Here’s one for the Annals of Unpublishable Data. I wanted to see if using the unmixing algorithm on data acquired on traditional instruments would help resolving GFP and YFP without using a special filter set. Turns out it doesn’t, and that’s pretty sad. But if you read on, I’ll make it up to you by showing how to use the FlowJo unmixing algorithm on data picked up from a traditional instrument.
GFP and YFP are a pair of fluorescent proteins that some unlucky souls have to deal with within the same animal or cell model. They are best excited by the 488nm laser and emits at roughly the same wavelength so both signals end up in the same detector. If we want to deal with them on a traditional instrument (non-fully full spectral flow cytometer), we’ll get a special filter set to split them apart and send them on their specific merry detectors – say a 525nm LP dichroic, a 510/20 bandpass for GFP, and a 550/30 bandpass for YFP. Look below – it usually looks pretty nice.
It’s a bit of a drag though, the filters are expensive, not everyone has them, and using them sucks the fun out of life. No wonder several researchers tried to use specific properties of these two fluorescent proteins to separate the signals some other way. Marcus and Raulet suggested using the emission of GFP when excited by the violet laser with acceptable results. It wasn’t great to separate cells coexpressing both molecules, but did nicely enough for single expression.
The question I had was wether unmixing would improve the resolution of these molecules. So tested it out with two cell lines expressing both GFP and YFG (at very high levels) and ran those on a 4 laser Fortessa. All detectors were used to measure the signals. We measured GFP and YFP first with the special filter set described above, where both GFP and YFP are excited by the blue laser line.
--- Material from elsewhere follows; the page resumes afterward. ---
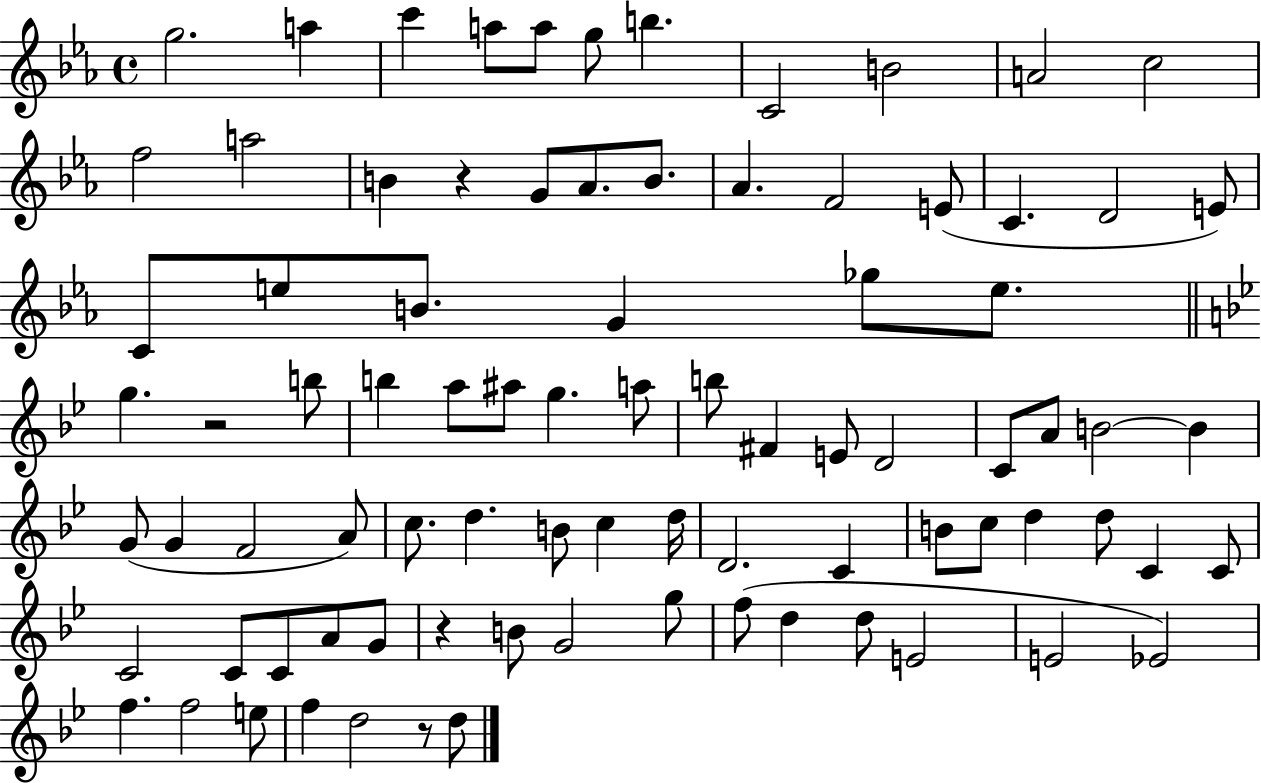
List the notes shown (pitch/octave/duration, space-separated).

The second data set was collected using the baseline filter configuration (see here), and GFP was picked up from the violet laser 525/50BP, and YFP form the 488nm laser 530/30BP. This second data set was analyzed first with compensation between the two detectors used for GFP and YFP, then using the FlowJo unmixing algorithm.
As you can see, the tested and true GFP/YFP filter set provides the best resolution between the two populations. Unmixing allows us to somewhat better separate the cells coexpressing GFP and YFG from single expression counterparts, but it’s nothing I’ll call my mother about.
Of course, unmixing on an actual flow cytometer optimized for spectral flow rules. Unmixing looks clunky here because the cells are hyper bright and controls may have been off a bit.
Still, you can check the video on the side to see how you can use the unmixing algorithm on you traditional data. The key thing is to record data from all of your detectors, and removed the unused parameters form the list in FlowJo – that is any detectors that doesn’t not contain a primary peak for your fluorophores.
Thanks to Katerina Cheronis for all the cells!